一口腥甜涌上喉头,再纠结下去我怕是要走火入魔了,我想,当即从袖子里抓出流青,就着火点燃,盘膝坐着,修炼天残九法,安抚躁动的内力。
流青的香味袅袅散开,没多久便弥漫了一整个屋子,微冷的带着薄茧的指腹刮过我下巴,再接着落下的是微冷的唇,只是个一触即分的吻而已,很快就离开。我张了张唇想嗤笑声,又咬紧了牙关,我是不会妥协的——在天青和天若水走出来之前,他们二人是如何进花镜宫的,便该如何出来。
我不能失去他们二人。
雨天后都是大晴天,我和花繁再无什么交谈,两人一道赶路,等我们两人上山时,我终于明白胡安胡少庄主为什么不来凑这个热闹了。

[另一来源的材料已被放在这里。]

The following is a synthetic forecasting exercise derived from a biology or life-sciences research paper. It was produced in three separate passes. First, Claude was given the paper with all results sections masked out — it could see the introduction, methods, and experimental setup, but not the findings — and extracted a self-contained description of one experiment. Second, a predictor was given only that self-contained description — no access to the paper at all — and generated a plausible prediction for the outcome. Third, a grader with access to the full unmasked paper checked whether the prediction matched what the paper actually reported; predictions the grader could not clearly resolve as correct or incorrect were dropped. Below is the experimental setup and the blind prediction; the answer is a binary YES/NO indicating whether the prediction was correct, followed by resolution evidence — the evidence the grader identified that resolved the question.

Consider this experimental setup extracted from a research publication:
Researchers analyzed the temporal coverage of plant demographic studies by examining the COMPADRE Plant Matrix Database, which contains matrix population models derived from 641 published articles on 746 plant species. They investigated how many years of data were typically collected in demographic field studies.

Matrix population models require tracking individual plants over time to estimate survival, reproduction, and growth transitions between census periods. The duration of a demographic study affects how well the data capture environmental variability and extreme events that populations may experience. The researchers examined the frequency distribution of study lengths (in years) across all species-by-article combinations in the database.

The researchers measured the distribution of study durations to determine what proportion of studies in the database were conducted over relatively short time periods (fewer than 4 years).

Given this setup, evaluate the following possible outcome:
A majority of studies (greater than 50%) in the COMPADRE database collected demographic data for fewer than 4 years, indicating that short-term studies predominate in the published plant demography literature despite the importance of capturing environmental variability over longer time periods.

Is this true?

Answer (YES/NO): YES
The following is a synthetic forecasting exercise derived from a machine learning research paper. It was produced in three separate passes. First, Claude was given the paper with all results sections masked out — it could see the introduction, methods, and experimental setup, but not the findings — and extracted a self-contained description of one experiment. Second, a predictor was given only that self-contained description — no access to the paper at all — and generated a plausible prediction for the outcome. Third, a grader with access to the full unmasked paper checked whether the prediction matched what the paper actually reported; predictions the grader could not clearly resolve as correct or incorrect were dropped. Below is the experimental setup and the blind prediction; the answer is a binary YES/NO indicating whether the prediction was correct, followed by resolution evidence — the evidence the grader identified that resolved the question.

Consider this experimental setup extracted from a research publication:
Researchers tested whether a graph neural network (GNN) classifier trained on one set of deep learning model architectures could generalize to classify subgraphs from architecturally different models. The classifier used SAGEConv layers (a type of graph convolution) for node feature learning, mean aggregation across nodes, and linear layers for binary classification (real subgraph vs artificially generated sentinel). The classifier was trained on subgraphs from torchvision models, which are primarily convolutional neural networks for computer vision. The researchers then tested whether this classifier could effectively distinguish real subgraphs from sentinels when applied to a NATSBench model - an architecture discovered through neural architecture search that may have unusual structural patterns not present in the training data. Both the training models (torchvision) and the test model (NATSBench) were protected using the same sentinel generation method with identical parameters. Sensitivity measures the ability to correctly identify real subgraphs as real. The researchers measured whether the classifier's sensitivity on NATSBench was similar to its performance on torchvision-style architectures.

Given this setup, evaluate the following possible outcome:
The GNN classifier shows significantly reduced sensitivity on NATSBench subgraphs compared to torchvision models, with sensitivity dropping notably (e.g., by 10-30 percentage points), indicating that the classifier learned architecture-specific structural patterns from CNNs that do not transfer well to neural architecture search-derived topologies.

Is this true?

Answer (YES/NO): YES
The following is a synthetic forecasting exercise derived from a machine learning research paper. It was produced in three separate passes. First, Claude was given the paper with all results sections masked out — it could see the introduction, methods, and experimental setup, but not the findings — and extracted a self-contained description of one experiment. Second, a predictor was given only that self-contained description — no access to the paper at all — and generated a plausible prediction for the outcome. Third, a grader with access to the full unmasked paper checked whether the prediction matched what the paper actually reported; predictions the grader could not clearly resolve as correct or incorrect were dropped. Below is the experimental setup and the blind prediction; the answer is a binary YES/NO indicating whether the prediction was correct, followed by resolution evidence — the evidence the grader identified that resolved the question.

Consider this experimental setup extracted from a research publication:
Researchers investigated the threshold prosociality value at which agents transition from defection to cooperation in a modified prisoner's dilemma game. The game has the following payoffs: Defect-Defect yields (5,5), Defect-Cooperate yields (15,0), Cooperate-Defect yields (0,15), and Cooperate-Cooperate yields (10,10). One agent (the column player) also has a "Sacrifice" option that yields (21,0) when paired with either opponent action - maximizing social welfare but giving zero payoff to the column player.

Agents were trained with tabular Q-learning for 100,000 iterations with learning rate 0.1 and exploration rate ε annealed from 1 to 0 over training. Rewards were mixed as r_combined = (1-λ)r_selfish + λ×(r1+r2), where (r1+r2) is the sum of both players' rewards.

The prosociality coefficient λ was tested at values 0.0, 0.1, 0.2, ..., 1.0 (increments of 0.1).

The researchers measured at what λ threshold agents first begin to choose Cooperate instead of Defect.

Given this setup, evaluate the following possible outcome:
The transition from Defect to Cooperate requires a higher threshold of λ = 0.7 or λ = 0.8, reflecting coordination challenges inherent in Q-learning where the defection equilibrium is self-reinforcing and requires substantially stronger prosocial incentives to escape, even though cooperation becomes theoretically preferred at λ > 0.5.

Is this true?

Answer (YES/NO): NO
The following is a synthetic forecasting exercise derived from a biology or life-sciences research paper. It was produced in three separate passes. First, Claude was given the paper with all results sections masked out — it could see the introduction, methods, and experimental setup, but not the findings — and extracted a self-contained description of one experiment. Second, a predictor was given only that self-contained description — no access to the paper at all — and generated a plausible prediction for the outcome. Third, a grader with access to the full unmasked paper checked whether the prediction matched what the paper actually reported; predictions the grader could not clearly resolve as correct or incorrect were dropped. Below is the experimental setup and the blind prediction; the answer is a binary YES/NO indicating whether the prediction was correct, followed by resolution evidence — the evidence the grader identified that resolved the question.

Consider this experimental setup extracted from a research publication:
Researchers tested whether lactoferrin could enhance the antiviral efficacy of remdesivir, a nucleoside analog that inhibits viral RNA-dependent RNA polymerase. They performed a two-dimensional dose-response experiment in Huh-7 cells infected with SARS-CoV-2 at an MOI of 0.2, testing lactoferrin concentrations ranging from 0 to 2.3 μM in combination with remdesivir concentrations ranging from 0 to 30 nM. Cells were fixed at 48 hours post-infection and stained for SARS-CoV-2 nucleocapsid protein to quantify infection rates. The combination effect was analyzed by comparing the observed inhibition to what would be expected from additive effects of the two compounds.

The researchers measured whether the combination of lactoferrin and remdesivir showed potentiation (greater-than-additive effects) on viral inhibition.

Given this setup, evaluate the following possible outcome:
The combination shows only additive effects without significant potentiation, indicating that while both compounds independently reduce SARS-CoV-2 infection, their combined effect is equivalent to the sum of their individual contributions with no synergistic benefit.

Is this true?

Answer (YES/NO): NO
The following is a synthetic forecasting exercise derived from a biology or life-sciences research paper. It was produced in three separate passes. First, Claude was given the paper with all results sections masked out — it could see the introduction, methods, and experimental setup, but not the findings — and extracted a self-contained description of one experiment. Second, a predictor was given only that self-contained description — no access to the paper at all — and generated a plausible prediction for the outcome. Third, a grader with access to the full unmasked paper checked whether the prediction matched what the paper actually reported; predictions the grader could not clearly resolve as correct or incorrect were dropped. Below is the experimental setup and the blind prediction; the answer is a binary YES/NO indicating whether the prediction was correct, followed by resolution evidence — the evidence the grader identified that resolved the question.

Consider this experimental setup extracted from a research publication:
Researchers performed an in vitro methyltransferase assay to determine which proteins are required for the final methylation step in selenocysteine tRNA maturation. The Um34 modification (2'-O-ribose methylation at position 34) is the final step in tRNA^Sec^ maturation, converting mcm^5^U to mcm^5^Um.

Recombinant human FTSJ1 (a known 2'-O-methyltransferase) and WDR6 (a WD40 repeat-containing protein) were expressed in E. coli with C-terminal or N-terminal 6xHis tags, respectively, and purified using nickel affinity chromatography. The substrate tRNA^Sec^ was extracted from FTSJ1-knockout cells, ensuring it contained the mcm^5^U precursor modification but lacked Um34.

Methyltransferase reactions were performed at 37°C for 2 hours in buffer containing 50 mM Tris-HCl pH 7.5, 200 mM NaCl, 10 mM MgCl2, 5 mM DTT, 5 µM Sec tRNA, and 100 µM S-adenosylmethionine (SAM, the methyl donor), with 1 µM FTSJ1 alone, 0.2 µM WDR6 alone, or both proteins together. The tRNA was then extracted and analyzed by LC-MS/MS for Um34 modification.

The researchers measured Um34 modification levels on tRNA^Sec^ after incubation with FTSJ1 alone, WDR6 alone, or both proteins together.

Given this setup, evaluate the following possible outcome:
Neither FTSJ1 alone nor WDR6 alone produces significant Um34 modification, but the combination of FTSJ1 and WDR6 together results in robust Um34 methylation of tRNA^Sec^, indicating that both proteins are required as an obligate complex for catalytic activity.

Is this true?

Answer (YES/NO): YES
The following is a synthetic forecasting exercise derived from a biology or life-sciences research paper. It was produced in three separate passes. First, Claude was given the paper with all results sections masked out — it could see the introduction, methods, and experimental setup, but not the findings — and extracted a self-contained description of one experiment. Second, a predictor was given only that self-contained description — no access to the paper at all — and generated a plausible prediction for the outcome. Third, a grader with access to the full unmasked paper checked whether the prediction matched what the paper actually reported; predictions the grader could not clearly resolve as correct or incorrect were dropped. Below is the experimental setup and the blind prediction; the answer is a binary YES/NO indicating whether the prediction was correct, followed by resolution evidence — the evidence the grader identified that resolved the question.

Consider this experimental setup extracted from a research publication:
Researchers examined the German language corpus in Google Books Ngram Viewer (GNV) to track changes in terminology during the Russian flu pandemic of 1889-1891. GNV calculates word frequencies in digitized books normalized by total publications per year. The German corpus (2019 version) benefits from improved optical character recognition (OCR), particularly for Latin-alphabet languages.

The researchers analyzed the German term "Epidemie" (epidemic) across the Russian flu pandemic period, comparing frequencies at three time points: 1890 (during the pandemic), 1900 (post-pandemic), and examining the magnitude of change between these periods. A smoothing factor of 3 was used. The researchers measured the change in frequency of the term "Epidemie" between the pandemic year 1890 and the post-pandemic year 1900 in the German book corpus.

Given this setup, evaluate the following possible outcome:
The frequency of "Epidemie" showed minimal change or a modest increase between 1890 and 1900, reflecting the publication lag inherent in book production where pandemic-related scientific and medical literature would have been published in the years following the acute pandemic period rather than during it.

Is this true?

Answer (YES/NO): NO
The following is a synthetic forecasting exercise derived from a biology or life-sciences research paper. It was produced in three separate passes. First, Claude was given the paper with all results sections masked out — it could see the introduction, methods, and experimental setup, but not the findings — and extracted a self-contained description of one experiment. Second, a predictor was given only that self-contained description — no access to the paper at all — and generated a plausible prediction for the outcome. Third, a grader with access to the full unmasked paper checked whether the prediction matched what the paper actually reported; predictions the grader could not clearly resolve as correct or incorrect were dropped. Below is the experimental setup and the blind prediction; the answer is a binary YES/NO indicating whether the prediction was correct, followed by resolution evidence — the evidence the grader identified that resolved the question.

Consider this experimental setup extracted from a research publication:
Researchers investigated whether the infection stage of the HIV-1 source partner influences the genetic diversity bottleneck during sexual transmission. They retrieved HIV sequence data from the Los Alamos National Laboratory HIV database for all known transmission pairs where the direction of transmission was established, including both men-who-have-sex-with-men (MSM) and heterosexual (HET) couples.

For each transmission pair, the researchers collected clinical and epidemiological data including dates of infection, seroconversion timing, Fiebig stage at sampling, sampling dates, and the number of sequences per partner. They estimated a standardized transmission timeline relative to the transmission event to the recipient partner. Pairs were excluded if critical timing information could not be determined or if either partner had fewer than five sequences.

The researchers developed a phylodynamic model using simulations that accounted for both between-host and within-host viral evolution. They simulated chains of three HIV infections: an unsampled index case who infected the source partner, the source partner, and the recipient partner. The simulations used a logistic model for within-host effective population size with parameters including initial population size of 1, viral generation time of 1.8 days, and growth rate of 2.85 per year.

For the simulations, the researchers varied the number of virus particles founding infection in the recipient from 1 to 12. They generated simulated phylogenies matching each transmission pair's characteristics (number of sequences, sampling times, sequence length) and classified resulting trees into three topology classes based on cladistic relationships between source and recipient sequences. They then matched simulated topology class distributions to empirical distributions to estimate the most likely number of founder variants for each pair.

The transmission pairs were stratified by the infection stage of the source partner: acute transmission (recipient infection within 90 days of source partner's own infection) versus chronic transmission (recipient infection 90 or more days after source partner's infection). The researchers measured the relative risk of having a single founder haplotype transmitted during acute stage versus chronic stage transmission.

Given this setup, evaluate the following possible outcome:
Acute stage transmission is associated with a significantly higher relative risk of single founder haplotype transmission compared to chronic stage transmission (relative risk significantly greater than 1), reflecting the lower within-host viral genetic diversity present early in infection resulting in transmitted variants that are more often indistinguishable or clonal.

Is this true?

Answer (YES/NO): NO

这座山照旧摆着远离人间喧嚣的姿态,满山都是浓墨重彩,只是这颜色来的比以往更重一些,刺目的腥红落了一整个山头,越往上走朱砂色越浓重,除却如火枫叶,尽是鲜血,我看着落了一地的血色枫叶和断臂残肢,继续往上走,橙子落在石板上,被人践踏成泥,血腥味混合着甜腻的果香,让人作呕。
我跳起来,橙子树依旧是那颗橙子树,我和花繁却早已不是那时的我们了,我三两下便把橙子拆了,头也不回地把橙子丢给花繁。
或许这是我最后一次为你拆橙子了。我不知道山上发生了什么事,可自我走入这山里,便一阵心慌,老人说双生子大多是有感应的,那种玄而又玄的命运的感应一样的东西,我和我妹妹天青完全不是一类人,没什么相似的地方,她恃宠生娇,爱撒娇爱热闹,女孩子家家的心眼多得很,能骗人能算计,我老爹给了她尊前老,说她是个聪明孩子。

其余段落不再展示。